▸ Source material
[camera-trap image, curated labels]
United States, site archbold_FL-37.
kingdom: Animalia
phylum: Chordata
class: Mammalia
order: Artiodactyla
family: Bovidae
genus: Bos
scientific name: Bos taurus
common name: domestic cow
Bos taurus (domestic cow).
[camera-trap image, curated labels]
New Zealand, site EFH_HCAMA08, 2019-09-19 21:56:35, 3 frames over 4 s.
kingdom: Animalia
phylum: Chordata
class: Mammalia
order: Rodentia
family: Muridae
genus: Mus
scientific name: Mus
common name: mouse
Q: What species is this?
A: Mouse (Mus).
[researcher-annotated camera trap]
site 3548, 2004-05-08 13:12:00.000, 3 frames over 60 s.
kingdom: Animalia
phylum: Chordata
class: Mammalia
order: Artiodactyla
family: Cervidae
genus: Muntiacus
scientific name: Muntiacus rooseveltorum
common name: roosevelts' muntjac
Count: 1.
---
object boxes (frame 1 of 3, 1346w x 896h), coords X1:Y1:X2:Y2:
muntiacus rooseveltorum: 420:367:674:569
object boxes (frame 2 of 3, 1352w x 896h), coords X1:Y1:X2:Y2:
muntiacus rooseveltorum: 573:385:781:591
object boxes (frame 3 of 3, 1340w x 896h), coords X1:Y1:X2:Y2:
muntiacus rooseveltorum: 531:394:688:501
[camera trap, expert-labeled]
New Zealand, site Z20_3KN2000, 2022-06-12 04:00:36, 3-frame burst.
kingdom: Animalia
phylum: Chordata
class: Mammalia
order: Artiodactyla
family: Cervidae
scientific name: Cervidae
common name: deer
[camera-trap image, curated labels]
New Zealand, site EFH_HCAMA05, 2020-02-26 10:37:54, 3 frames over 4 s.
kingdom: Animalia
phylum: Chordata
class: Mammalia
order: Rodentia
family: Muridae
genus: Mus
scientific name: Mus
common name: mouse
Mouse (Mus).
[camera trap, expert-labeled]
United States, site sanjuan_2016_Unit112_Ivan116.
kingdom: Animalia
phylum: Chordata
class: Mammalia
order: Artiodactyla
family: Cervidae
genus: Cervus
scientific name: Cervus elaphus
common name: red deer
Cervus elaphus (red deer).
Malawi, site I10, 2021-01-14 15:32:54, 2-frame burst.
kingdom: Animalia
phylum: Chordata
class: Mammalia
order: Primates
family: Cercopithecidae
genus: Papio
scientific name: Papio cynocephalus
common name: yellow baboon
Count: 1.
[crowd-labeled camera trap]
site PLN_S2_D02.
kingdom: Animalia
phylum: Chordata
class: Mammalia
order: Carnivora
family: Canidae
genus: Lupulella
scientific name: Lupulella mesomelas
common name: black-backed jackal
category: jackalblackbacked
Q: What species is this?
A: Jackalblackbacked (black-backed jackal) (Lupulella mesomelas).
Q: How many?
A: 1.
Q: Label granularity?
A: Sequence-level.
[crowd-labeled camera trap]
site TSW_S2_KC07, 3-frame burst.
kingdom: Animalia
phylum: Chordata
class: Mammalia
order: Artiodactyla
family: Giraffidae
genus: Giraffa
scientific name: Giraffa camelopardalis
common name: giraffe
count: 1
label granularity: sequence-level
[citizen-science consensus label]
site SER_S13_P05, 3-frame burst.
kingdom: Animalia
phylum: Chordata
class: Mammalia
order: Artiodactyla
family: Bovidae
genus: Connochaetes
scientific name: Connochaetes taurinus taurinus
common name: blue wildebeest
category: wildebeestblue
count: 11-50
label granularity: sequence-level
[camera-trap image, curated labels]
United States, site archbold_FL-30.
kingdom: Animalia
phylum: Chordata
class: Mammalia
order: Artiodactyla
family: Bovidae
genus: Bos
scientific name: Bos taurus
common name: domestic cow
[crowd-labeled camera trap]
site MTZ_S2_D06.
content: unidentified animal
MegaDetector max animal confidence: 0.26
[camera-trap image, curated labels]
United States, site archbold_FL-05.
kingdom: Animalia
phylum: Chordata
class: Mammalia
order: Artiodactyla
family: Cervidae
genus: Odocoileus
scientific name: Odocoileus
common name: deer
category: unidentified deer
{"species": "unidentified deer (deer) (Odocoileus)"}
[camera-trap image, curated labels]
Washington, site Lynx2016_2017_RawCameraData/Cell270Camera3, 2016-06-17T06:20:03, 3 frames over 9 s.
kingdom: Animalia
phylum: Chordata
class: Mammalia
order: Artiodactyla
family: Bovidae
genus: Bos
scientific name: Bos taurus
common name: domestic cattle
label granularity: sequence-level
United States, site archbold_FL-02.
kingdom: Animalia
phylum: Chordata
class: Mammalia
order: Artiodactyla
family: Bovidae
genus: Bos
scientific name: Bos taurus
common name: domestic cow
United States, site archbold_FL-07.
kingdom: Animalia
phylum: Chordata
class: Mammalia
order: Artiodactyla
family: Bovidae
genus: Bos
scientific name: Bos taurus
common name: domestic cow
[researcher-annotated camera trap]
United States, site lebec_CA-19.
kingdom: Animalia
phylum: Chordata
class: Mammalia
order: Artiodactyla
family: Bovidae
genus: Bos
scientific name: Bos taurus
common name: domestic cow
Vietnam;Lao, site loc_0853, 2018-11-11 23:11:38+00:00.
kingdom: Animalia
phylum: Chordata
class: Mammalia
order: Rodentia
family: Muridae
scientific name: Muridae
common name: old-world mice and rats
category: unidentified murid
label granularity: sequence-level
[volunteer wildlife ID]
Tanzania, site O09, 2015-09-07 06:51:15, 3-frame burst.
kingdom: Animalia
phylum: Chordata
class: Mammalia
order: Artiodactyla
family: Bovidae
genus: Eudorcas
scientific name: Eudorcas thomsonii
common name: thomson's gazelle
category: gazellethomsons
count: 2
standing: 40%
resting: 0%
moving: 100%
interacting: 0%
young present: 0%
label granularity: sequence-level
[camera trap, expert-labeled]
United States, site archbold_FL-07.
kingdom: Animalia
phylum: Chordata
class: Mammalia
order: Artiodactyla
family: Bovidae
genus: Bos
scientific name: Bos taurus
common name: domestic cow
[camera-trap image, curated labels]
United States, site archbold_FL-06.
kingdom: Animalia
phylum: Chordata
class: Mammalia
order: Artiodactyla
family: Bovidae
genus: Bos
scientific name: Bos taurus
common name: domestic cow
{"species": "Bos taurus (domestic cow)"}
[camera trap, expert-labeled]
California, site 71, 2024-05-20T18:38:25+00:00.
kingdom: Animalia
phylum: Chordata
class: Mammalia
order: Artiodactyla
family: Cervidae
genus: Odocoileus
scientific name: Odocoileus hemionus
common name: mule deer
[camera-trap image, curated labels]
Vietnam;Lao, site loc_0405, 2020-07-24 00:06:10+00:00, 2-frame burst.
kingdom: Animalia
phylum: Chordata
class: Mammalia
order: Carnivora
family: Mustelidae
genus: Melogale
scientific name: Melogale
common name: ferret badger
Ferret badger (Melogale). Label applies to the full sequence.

▸ Instructions for the task
Identify the lines above that contain the word "frames", then copy them.

▸ Written answer
New Zealand, site EFH_HCAMA08, 2019-09-19 21:56:35, 3 frames over 4 s.
site 3548, 2004-05-08 13:12:00.000, 3 frames over 60 s.
New Zealand, site EFH_HCAMA05, 2020-02-26 10:37:54, 3 frames over 4 s.
Washington, site Lynx2016_2017_RawCameraData/Cell270Camera3, 2016-06-17T06:20:03, 3 frames over 9 s.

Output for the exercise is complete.